Por Jorge Ortiz.
Edición 446 –julio 2019.
El hombre (alto, pálido, huesudo, de expresión trágica y ademán exhausto) no podía ocultar su enfermedad ni disimular sus síntomas: tosía sin parar, con una tos ronca y cavernosa que retumbaba en toda la librería, en el centro de Londres. Iba a presentar ese día, 8 de junio de 1949, un libro cuya escritura le había tomado un año largo y lleno de penurias y de cuyo resultado final no estaba del todo satisfecho: “la idea es buena, pero la ejecución podría haber sido mejor si no lo hubiera escrito afectado por la tuberculosis”, según le dijo a su editor al entregarle el manuscrito, sin demasiadas expectativas. Pero cuando murió, siete meses después, el 21 de enero de 1950, de su libro ya hablaba todo el mundo.
Por entonces aún estaban sangrantes las heridas terribles que había dejado el cuarto de siglo más atroz de la historia humana, iniciado con unas dictaduras absolutas que trastornaron el planeta y lo lanzaron a una guerra global en la que murieron más de cincuenta millones de personas, víctimas de las armas más devastadoras, como las bombas atómicas, y de los instrumentos más siniestros, como los hornos crematorios. Y la pesadilla todavía no había terminado, porque Stalin seguía vivo y la Guerra Fría recién empezaba.
George Orwell, que tal era el nombre literario de ese hombre pesimista y enfermo que presentaba su libro en Londres, no intentó hacer una profecía sino una advertencia: el mundo corría el peligro de repetir esas décadas trágicas si volvía a caer bajo las ensoñaciones multitudinarias que causan líderes iluminados que anuncian la redención y llevan a los pueblos al totalitarismo. Como en el libro de Orwell le sucedía a Eurasia.
Allí, en esa sociedad obscura y desdichada, Winston Smith trabajaba en el Ministerio de la Verdad como un empleado de tropa dedicado a cambiar el relato del pasado, para reescribir la historia según las necesidades del ‘Gran Hermano’, que es la autoridad mayor y el juez supremo, que por medio de cámaras omnipresentes todo lo ve, todo lo sabe y todo lo dispone. El hombre común debe acatar silencioso y agradecido las decisiones del partido único, heroico y benefactor, cuyo lema es “guerra es paz, libertad es esclavitud e ignorancia es fuerza”.
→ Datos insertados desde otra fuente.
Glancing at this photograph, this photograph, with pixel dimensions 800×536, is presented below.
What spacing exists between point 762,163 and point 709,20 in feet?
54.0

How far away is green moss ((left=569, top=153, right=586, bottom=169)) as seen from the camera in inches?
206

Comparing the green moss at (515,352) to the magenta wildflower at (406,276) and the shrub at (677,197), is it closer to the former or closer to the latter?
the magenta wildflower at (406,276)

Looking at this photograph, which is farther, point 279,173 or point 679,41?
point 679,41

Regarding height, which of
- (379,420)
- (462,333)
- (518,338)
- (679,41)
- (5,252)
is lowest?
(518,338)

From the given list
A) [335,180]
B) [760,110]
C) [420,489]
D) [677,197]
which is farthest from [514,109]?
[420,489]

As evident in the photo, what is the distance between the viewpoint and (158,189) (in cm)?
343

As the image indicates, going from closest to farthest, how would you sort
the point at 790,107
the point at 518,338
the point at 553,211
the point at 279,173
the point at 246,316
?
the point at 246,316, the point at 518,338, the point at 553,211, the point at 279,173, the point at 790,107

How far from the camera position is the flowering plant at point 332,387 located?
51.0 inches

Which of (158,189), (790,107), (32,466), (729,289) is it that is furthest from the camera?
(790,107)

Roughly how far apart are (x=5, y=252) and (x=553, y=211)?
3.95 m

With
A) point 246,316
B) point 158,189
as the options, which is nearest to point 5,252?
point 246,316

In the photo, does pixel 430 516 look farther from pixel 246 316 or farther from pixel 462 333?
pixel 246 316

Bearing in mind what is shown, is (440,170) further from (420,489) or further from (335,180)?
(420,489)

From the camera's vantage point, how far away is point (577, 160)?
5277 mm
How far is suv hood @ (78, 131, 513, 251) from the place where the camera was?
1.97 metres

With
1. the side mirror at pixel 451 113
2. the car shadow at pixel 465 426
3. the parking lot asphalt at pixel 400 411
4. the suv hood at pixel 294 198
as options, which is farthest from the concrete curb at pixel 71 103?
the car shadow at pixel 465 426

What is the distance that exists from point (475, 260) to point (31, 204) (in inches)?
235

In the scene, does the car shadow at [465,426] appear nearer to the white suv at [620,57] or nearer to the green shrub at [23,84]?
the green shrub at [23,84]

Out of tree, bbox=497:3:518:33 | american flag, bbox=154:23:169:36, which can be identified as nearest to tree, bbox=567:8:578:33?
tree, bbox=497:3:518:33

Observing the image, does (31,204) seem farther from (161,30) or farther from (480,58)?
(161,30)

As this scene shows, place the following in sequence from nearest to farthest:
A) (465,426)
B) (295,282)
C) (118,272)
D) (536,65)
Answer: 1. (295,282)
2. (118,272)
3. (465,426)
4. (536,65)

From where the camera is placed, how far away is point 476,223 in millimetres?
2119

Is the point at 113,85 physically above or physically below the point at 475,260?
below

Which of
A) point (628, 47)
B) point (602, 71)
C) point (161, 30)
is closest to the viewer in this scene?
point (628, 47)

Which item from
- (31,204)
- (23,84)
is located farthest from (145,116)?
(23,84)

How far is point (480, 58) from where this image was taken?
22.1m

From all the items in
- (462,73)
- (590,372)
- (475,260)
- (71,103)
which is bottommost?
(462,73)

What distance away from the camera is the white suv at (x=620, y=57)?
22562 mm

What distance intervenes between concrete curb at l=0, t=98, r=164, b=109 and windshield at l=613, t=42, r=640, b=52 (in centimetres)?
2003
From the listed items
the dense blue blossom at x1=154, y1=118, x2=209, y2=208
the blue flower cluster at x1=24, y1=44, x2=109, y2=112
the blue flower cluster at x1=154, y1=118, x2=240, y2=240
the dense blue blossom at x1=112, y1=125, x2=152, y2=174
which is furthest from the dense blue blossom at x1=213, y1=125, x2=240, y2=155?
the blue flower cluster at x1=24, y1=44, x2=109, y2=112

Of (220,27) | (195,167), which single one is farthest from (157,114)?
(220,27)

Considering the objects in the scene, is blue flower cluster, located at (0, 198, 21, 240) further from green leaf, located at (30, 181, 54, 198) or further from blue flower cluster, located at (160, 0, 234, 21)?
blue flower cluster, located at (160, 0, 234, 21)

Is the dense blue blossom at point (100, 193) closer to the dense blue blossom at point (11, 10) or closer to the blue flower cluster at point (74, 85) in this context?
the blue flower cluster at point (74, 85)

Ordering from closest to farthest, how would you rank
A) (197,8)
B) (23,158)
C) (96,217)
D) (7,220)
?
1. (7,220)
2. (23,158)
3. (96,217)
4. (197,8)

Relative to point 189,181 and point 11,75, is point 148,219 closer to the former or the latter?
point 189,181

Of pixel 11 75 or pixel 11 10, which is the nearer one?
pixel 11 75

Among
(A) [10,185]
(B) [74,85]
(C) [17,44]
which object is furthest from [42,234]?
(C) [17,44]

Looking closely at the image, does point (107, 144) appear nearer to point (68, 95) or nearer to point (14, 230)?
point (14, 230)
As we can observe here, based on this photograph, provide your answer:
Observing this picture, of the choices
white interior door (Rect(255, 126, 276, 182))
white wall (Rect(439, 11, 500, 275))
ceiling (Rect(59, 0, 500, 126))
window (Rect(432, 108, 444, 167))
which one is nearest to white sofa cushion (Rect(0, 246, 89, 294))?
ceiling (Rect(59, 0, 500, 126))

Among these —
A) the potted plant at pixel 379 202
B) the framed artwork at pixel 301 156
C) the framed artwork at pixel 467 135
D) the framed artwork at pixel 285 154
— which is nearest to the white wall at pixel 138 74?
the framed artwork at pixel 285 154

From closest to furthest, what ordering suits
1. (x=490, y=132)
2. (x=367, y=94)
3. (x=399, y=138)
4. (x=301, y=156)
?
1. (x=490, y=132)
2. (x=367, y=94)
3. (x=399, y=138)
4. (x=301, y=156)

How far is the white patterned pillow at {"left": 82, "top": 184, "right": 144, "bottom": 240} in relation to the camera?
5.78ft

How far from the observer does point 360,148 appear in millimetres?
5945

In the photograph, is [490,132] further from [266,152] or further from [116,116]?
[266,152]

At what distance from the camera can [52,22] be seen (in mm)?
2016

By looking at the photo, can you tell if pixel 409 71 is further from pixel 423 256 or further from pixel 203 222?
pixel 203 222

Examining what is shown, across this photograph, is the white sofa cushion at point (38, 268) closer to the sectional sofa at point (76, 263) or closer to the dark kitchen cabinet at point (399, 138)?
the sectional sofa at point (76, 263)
Con ese libro lúgubre y perturbador Orwell no pretendió hacer una profecía sino más bien una advertencia, pero terminó haciendo una profecía: los regímenes de Europa Oriental que se establecían por aquellos días en que su libro era presentado cayeron muy pronto en el totalitarismo y la sumisión, e incluso llevaron su modelo, el socialismo marxista, a países de Asia, África y el Caribe. Y después, por cualquier parte, surgieron gobiernos de todo signo que se declararon justicieros y liberadores, y terminaron llenando a sus pueblos de cadenas e ignominia.
Setenta años más tarde, que acaban de cumplirse, 1984, el libro de George Orwell, sigue estremeciendo con su actualidad asombrosa y espantosa: los relatos falsos como los que escribía Winston Smith son las ‘fake news’ de hoy (que, por cierto, tienen más visitas en internet que las noticias verdaderas). Donald Trump lanza mentiras todos los días y su asesora de prensa las llama “hechos alternativos”. El gobierno ruso presenta como un intento por matar a Vladímir Putin el derribo de un avión en Ucrania efectuado por sus propios milicianos. Xi Jinping hace borrar de la historia china la matanza de la plaza Tiananmen. ¿Los “dos minutos de odio” de 1984 no se parecen a los sábados de odio que padeció el Ecuador durante más de diez años? Y con el ‘Big Data’, ¿no se está llegando a la ‘policía del pensamiento’ de Orwell? En fin. Winston Smith preguntaba con resignación: “¿cómo saber ahora qué es verdad y qué es mentira si las dos han llegado a ser tan parecidas…?”.